四倉銀行は大正5(1916)年、四倉港築港第一期工事の開始に伴って漁業振興の為に設立された金融機関。 この建物は大正15(1926)年に3万8千円(当時)をかけて地元の堀江工業により建てられました。 設計者は不詳となっていますが、その設計手法などからある程度の近代的建築教育を受けた者による設計といわれています。 昭和4(1929)年の金融恐慌で四倉銀行は閉鎖、以後この建物は平商工信用組合四ツ倉支店や個人医院、学習塾として使われてきたそうです。 福島県いわき市四倉町東4-28 10年04月中旬
※参考 『福島県の近代化遺産』 2010
※現存せず(震災による)。
庇(ひさし)は直線的ですが、その上には丸みを持たせた装飾を施す。
四倉の「Y」をモチーフとしたレリーフとはこれの事? かなり抽象化されたデザインです。
玄関脇にはドリス式のオーダー。
パラペット付近の処理の仕方が表現派の影響を感じさせます。
アーチ窓の彫りの深さも印象的。
報道によると大震災によって建物にヒビ割れが発生したそうですし、
また津波により浸水したエリアでもあるので現在の建物の状況は掴めておりません。
大した事が無ければ本当に良いのですが…
福島の事が気がかりでつい過去のストック写真を掲載してしまいました。
山下りんのイコン画は東北方面の正教会に所蔵されている物も多いようですね。
被害が甚大すぎてなかなか個別の情報は入ってきませんが、
複製が飾られていた石巻の旧ハリストス正教会が津波に流されなかった事は本当に奇跡のように感じました。
復興に何年かかるか先は全く見えませんが、自分が出来る事を日々積み重ねて東北の人達を応援したいですね。

保存済みの記録:
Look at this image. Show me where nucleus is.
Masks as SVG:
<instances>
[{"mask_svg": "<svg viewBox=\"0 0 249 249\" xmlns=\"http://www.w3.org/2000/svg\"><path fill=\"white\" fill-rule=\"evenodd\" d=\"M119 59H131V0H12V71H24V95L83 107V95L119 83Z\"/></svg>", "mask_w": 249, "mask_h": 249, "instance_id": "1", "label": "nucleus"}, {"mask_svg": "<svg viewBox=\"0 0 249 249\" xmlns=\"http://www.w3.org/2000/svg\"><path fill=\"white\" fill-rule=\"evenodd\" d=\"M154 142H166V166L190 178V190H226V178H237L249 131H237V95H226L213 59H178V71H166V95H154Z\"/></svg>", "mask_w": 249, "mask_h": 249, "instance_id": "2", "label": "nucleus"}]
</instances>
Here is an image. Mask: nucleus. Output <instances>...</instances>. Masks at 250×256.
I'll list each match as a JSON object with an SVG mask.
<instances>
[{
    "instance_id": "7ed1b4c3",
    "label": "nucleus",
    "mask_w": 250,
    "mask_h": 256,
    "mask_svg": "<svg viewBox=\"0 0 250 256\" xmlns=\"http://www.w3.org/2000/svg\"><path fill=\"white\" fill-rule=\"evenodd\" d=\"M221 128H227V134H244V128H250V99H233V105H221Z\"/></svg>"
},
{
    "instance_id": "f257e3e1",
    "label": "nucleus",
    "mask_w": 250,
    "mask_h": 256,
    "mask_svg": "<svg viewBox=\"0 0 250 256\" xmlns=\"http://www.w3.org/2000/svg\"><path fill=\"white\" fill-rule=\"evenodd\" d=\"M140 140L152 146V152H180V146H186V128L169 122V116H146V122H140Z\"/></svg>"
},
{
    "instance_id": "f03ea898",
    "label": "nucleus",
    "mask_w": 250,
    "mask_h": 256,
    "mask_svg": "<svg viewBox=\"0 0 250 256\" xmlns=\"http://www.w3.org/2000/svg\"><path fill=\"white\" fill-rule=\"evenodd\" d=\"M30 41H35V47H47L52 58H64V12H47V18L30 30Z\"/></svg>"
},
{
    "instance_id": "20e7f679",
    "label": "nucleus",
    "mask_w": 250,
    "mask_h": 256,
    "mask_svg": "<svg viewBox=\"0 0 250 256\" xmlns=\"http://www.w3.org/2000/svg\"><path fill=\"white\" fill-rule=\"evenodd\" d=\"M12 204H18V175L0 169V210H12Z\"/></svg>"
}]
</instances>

| 作業内容 |
四倉銀行の建物に関する引用文のうち、「大した事が無ければ本当に良いのですが…」から「当に奇跡のように感じました。」までを、末尾の語句も含めて書き直してください。その際、「奇跡」を「幸運」に置き換えてください。

| 作業結果 |
大した事が無ければ本当に良いのですが…
福島の事が気がかりでつい過去のストック写真を掲載してしまいました。
山下りんのイコン画は東北方面の正教会に所蔵されている物も多いようですね。
被害が甚大すぎてなかなか個別の情報は入ってきませんが、
複製が飾られていた石巻の旧ハリストス正教会が津波に流されなかった事は本当に幸運のように感じました。